Output every entry exactly as written, but omit the pictures.

__Stored data__.
__________
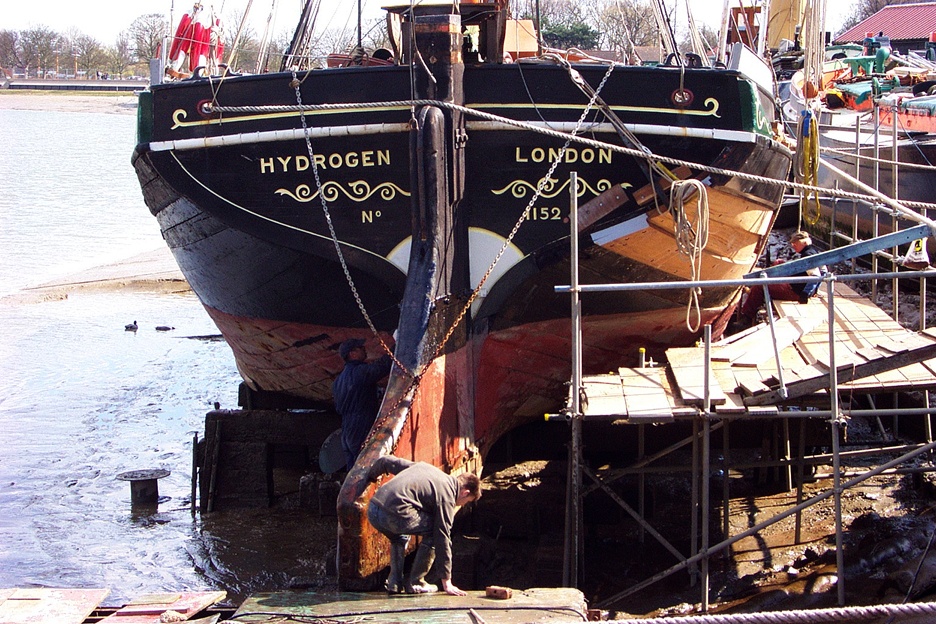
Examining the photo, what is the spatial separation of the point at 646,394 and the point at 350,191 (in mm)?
2654

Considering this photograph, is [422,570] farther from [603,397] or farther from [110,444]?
[110,444]

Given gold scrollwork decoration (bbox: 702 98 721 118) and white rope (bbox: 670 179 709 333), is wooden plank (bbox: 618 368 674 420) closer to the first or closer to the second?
white rope (bbox: 670 179 709 333)

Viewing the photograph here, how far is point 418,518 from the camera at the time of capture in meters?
6.11

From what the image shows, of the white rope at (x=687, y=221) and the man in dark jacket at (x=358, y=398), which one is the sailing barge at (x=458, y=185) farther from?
the man in dark jacket at (x=358, y=398)

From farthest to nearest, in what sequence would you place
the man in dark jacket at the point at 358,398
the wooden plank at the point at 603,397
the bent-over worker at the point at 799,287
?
the bent-over worker at the point at 799,287 < the man in dark jacket at the point at 358,398 < the wooden plank at the point at 603,397

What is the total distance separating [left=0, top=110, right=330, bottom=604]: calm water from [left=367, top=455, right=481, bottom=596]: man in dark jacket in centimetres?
246

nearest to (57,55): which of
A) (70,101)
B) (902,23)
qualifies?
(70,101)

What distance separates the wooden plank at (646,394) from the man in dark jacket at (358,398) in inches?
66.8

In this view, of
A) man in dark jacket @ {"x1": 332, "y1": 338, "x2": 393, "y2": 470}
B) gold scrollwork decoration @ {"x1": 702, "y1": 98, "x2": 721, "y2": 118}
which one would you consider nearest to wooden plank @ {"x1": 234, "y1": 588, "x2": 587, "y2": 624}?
man in dark jacket @ {"x1": 332, "y1": 338, "x2": 393, "y2": 470}

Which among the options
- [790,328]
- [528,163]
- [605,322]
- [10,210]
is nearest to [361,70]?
[528,163]

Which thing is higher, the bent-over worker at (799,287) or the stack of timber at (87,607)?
__________
__Result of this task__.
Examining the photo, what is the spatial separation of the point at 646,394 and the point at 350,191 (in mm)?
2654

Considering this photograph, is [422,570] farther from [603,397] or farther from [110,444]?
[110,444]

Given gold scrollwork decoration (bbox: 702 98 721 118) and white rope (bbox: 670 179 709 333), is wooden plank (bbox: 618 368 674 420) closer to the first or closer to the second?
white rope (bbox: 670 179 709 333)

Viewing the photograph here, how far is point 418,518 from the camera at the time of capture in meters?
6.11

From what the image shows, of the white rope at (x=687, y=221) and the man in dark jacket at (x=358, y=398), which one is the sailing barge at (x=458, y=185) farther from?
the man in dark jacket at (x=358, y=398)

From farthest to nearest, in what sequence would you place
the man in dark jacket at the point at 358,398
the wooden plank at the point at 603,397
the bent-over worker at the point at 799,287
?
the bent-over worker at the point at 799,287 < the man in dark jacket at the point at 358,398 < the wooden plank at the point at 603,397

What is the total distance separating [left=0, top=110, right=330, bottom=604]: calm water from [left=367, top=455, right=481, bottom=596]: man in dark jacket in centimetres?
246

nearest to (57,55): which of
A) (70,101)
B) (902,23)
qualifies?
(70,101)

What distance separates the wooden plank at (646,394) from the man in dark jacket at (358,398) in inches?
66.8

In this view, of
A) man in dark jacket @ {"x1": 332, "y1": 338, "x2": 393, "y2": 470}
B) gold scrollwork decoration @ {"x1": 702, "y1": 98, "x2": 721, "y2": 118}
which one would you consider nearest to wooden plank @ {"x1": 234, "y1": 588, "x2": 587, "y2": 624}?
man in dark jacket @ {"x1": 332, "y1": 338, "x2": 393, "y2": 470}

Which among the options
- [790,328]
- [528,163]
- [605,322]
- [10,210]
is nearest to [361,70]?
[528,163]

Which thing is higher, the bent-over worker at (799,287) or the stack of timber at (87,607)?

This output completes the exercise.